19 November 2024 - R&B Roland Rupprechter, CEFA

Trump Trade?

After the election of Donald Trump, we are favouring US equities


Stock markets on the upswing after the US election

The re-election of Donald Trump as the 47th President of the United States, the collapse of the German ‘traffic light’ coalition and the second interest rate hike by the US Federal Reserve have recently dominated events. Trump's victory and the expected complete control of Congress open the door to tax cuts, deregulation and a stricter trade policy. At a time when there is no more spare capacity in the US economy, the impact of such policies would push inflation back up in the US and probably boost US growth somewhat over the next few years. The stock markets welcomed the short-term reduction in uncertainty about the direction of future US policy. US equities reached new all-time highs and recorded their biggest one-day gain after an election in a century. The leading US index, the S&P 500, rose by 4.7 per cent in its best week since October 2022.

Yields on 10-year US government bonds ended the week after the US election at around 4.3 per cent, not far from their four-month highs. Increased US budget deficits are a factor that we believe underpins inflationary pressures and should drive long-term government bond yields higher over time.

Even if the future direction of US policy is now more predictable, medium-term uncertainties remain. Investors must continue to navigate an unusual environment in which completely different scenarios are conceivable. are conceivable. In recent months, we have repeatedly experienced sudden changes of direction on the capital markets. The spectrum ranged from enthusiasm about the development of artificial intelligence (AI) to fears of recession. The lack of a macroeconomic anchor could explain why it doesn't take much to trigger sharp fluctuations. The data dependency emphasised by central banks, for example, does not provide a fixed reference point for short-term monetary policy developments and makes markets more susceptible to sharp reactions to individual data points. This can be seen, for example, in the unusually strong fluctuations in 10-year US government bond yields. Increased volatility will therefore also be a companion for the coming year.



We favour US equities

We remain positive on US equities and see further potential despite the seemingly ambitious valuations. The contrast to the sluggish economic growth and equity performance in Europe remains striking. We remain moderately overweight in the technology sector and continue to focus on structural growth trends such as digitalisation, artificial intelligence and cloud computing. We also currently favour sectors with higher debt capital requirements, as these should benefit from further interest rate cuts. These include cyclical companies in particular, which are valued more attractively than defensive stocks. Cyclical equities have recently experienced significant corrections, particularly due to weaker macroeconomic indicators and the weak economy in China. After China recently announced some details of its ambitious stimulus package, we see opportunities for selective buying in these sectors if a soft landing is achieved. Sectors such as construction and certain industries could be on the verge of a recovery. Business models that benefit from structural trends such as energy efficiency and infrastructure in addition to an economic recovery are also particularly attractive.

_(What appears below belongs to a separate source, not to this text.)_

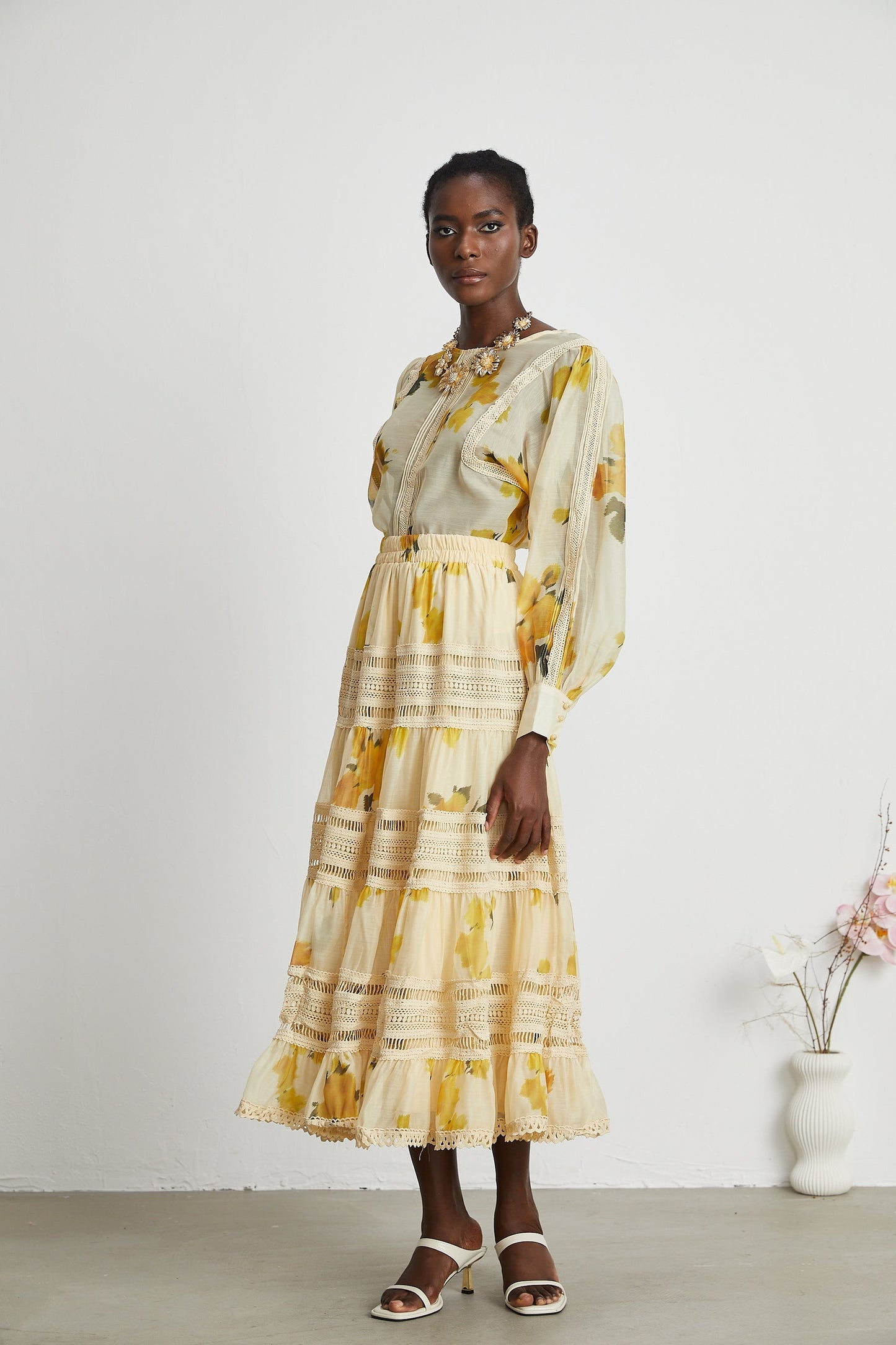 Éva yellow floralprint blouse skirt matching set
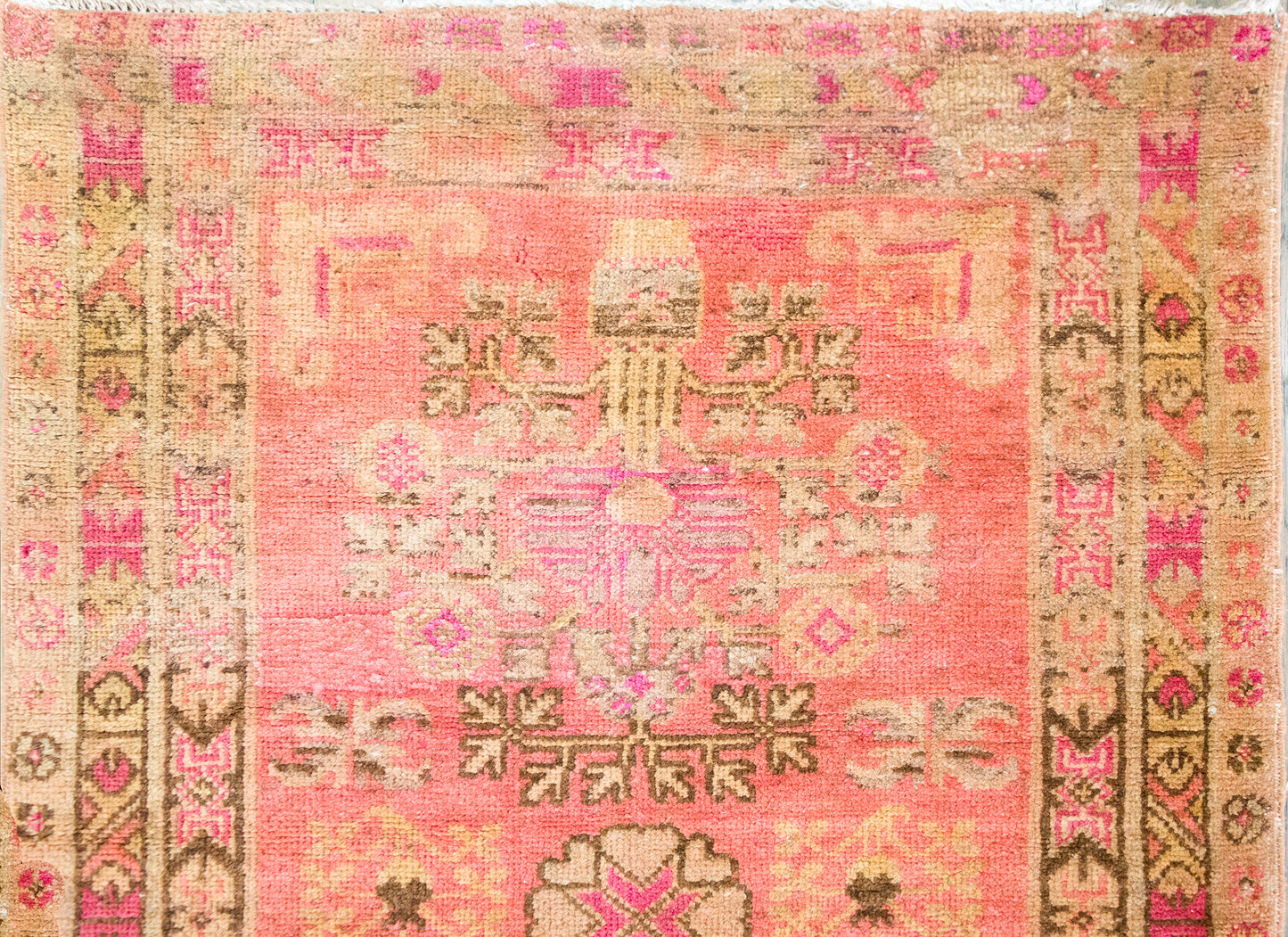 Early 20th Century Chinese Khotan Rug For Sale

Overall, we see good opportunities for the equity markets over the next few years. Falling interest rates will lead to lower financing costs and therefore higher corporate profits. Technological innovations will remain a positive driver. Donald Trump will also set many fiscal policy priorities that will stimulate the US economy. This is because he measures his political success in terms of economic development. We recommend expanding equity investments in stages. The first one this year.



Attractive yields on government bonds

In absolute terms, government bond yields look attractive compared to the last decade. We favour shorter duration investments, which should hold up better if inflation surprises to the upside. In corporate bonds, we favour investment grade issuers and asset backed securities whose relative valuations are attractive given the strength of the consumer.